The web of injustice keep growing larger. Just today, Congress is trying to sneak through an outrageous budget bill that increases the amount of money that millionaires can give to political parties by a factor of 10, and which would undo some of the Wall Street reforms meant to prevent another financial calamity like the crisis of 2008. Again, it's because the politicians know that they can't be held accountable -- because they drew up the election maps to make sure won't. And maybe the news that no one will be punished for torture made them even bolder. These things are contagious, after all.

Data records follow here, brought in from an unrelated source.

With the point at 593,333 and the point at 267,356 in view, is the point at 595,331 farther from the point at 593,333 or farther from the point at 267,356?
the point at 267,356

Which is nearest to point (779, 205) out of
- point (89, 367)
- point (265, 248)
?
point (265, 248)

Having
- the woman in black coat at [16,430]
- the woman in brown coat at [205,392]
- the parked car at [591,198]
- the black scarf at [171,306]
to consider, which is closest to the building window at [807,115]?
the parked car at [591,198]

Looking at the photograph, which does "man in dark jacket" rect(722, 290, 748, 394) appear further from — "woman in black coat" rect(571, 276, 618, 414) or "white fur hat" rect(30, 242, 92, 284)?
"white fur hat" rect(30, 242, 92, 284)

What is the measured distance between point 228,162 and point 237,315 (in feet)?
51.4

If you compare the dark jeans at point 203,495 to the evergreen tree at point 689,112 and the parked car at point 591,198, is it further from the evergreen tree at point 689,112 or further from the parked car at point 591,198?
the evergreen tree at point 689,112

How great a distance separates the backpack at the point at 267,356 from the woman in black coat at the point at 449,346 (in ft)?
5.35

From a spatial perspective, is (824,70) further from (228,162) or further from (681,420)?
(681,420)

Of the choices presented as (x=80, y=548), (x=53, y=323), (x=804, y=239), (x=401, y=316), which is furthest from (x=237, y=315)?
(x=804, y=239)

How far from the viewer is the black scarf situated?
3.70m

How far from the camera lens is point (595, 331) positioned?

Yet every day. more citizens are radicalized. They feel it in their souls -- that the bigger forces that killed Tamir Rice and Akai Gurley are in some way responsible for the death of Gul Rahman, an Afghani who was arrested in a case of a mistaken identity and froze to death. They wonder why Daniel Pantaleo, who placed the chokehold on Eric Garner, still has his job, but then they wonder the same thing about the Goldman Sachs traders who peddled toxic loans. They ask why Darren Wilson wasn't charged with a crime for shooting Michael Brown, and then they ask why Dick Cheney wasn't indicted, either.
After the torture report, President Obama told an interview that "that's not who we are." But that's not helpful. It's better to acknowledge that torture, and reckless police misconduct, and fraud and corruption, increasingly is who are are -- some of us, anyway -- and that it's going to get worse without justice, without holding some folks accountable.